[Data items]
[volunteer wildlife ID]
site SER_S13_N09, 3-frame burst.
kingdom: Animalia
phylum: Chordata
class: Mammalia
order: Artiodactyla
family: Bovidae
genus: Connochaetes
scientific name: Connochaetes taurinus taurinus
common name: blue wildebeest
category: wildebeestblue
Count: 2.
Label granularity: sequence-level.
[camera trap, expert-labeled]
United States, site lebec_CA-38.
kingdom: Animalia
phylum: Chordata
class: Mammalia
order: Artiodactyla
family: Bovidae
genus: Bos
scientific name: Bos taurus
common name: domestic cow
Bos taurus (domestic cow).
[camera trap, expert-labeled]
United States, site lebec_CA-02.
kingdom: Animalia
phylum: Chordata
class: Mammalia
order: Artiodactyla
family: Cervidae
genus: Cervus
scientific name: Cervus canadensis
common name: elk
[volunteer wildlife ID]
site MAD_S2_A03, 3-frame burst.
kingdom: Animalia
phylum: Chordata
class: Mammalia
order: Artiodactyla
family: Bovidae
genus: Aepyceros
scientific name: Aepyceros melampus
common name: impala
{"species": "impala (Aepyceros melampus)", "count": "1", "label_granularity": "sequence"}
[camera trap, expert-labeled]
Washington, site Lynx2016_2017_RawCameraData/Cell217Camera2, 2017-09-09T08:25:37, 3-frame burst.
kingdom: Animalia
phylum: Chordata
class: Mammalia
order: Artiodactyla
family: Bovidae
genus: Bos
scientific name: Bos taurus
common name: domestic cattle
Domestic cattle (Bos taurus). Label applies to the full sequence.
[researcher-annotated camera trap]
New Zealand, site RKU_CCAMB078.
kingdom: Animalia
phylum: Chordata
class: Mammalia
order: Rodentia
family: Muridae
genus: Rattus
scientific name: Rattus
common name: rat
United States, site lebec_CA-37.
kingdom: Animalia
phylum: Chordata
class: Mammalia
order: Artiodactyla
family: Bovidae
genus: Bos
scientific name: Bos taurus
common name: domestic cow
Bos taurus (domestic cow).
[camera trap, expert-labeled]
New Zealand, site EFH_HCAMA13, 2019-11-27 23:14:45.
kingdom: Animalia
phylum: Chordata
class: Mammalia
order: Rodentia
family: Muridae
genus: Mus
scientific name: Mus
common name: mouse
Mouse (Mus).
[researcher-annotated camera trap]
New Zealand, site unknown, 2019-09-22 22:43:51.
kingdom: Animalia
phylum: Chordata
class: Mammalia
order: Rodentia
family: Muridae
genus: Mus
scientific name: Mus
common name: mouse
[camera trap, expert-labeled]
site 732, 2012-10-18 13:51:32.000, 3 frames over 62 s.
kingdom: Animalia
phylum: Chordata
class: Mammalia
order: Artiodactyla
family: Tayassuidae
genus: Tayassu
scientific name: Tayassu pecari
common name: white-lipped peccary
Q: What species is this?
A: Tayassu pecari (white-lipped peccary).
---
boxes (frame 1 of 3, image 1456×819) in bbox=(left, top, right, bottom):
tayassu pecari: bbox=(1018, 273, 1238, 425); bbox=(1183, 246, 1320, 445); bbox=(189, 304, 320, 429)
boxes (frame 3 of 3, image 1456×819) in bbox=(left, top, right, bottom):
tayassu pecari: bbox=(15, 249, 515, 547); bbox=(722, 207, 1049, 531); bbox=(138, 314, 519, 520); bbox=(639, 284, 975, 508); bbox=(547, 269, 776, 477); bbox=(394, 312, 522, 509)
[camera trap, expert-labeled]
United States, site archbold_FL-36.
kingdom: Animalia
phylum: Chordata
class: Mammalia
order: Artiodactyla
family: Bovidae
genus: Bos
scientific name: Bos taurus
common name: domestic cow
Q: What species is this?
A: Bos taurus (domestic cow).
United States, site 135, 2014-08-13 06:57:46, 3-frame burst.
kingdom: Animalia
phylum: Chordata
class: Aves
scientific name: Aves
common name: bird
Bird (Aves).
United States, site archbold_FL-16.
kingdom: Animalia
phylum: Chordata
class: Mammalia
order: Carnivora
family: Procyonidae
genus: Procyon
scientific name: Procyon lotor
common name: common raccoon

▸ Task brief: The entries shown above should be copied out word for word.

▸ Your solution:
[volunteer wildlife ID]
site SER_S13_N09, 3-frame burst.
kingdom: Animalia
phylum: Chordata
class: Mammalia
order: Artiodactyla
family: Bovidae
genus: Connochaetes
scientific name: Connochaetes taurinus taurinus
common name: blue wildebeest
category: wildebeestblue
Count: 2.
Label granularity: sequence-level.
[camera trap, expert-labeled]
United States, site lebec_CA-38.
kingdom: Animalia
phylum: Chordata
class: Mammalia
order: Artiodactyla
family: Bovidae
genus: Bos
scientific name: Bos taurus
common name: domestic cow
Bos taurus (domestic cow).
[camera trap, expert-labeled]
United States, site lebec_CA-02.
kingdom: Animalia
phylum: Chordata
class: Mammalia
order: Artiodactyla
family: Cervidae
genus: Cervus
scientific name: Cervus canadensis
common name: elk
[volunteer wildlife ID]
site MAD_S2_A03, 3-frame burst.
kingdom: Animalia
phylum: Chordata
class: Mammalia
order: Artiodactyla
family: Bovidae
genus: Aepyceros
scientific name: Aepyceros melampus
common name: impala
{"species": "impala (Aepyceros melampus)", "count": "1", "label_granularity": "sequence"}
[camera trap, expert-labeled]
Washington, site Lynx2016_2017_RawCameraData/Cell217Camera2, 2017-09-09T08:25:37, 3-frame burst.
kingdom: Animalia
phylum: Chordata
class: Mammalia
order: Artiodactyla
family: Bovidae
genus: Bos
scientific name: Bos taurus
common name: domestic cattle
Domestic cattle (Bos taurus). Label applies to the full sequence.
[researcher-annotated camera trap]
New Zealand, site RKU_CCAMB078.
kingdom: Animalia
phylum: Chordata
class: Mammalia
order: Rodentia
family: Muridae
genus: Rattus
scientific name: Rattus
common name: rat
United States, site lebec_CA-37.
kingdom: Animalia
phylum: Chordata
class: Mammalia
order: Artiodactyla
family: Bovidae
genus: Bos
scientific name: Bos taurus
common name: domestic cow
Bos taurus (domestic cow).
[camera trap, expert-labeled]
New Zealand, site EFH_HCAMA13, 2019-11-27 23:14:45.
kingdom: Animalia
phylum: Chordata
class: Mammalia
order: Rodentia
family: Muridae
genus: Mus
scientific name: Mus
common name: mouse
Mouse (Mus).
[researcher-annotated camera trap]
New Zealand, site unknown, 2019-09-22 22:43:51.
kingdom: Animalia
phylum: Chordata
class: Mammalia
order: Rodentia
family: Muridae
genus: Mus
scientific name: Mus
common name: mouse
[camera trap, expert-labeled]
site 732, 2012-10-18 13:51:32.000, 3 frames over 62 s.
kingdom: Animalia
phylum: Chordata
class: Mammalia
order: Artiodactyla
family: Tayassuidae
genus: Tayassu
scientific name: Tayassu pecari
common name: white-lipped peccary
Q: What species is this?
A: Tayassu pecari (white-lipped peccary).
---
boxes (frame 1 of 3, image 1456×819) in bbox=(left, top, right, bottom):
tayassu pecari: bbox=(1018, 273, 1238, 425); bbox=(1183, 246, 1320, 445); bbox=(189, 304, 320, 429)
boxes (frame 3 of 3, image 1456×819) in bbox=(left, top, right, bottom):
tayassu pecari: bbox=(15, 249, 515, 547); bbox=(722, 207, 1049, 531); bbox=(138, 314, 519, 520); bbox=(639, 284, 975, 508); bbox=(547, 269, 776, 477); bbox=(394, 312, 522, 509)
[camera trap, expert-labeled]
United States, site archbold_FL-36.
kingdom: Animalia
phylum: Chordata
class: Mammalia
order: Artiodactyla
family: Bovidae
genus: Bos
scientific name: Bos taurus
common name: domestic cow
Q: What species is this?
A: Bos taurus (domestic cow).
United States, site 135, 2014-08-13 06:57:46, 3-frame burst.
kingdom: Animalia
phylum: Chordata
class: Aves
scientific name: Aves
common name: bird
Bird (Aves).
United States, site archbold_FL-16.
kingdom: Animalia
phylum: Chordata
class: Mammalia
order: Carnivora
family: Procyonidae
genus: Procyon
scientific name: Procyon lotor
common name: common raccoon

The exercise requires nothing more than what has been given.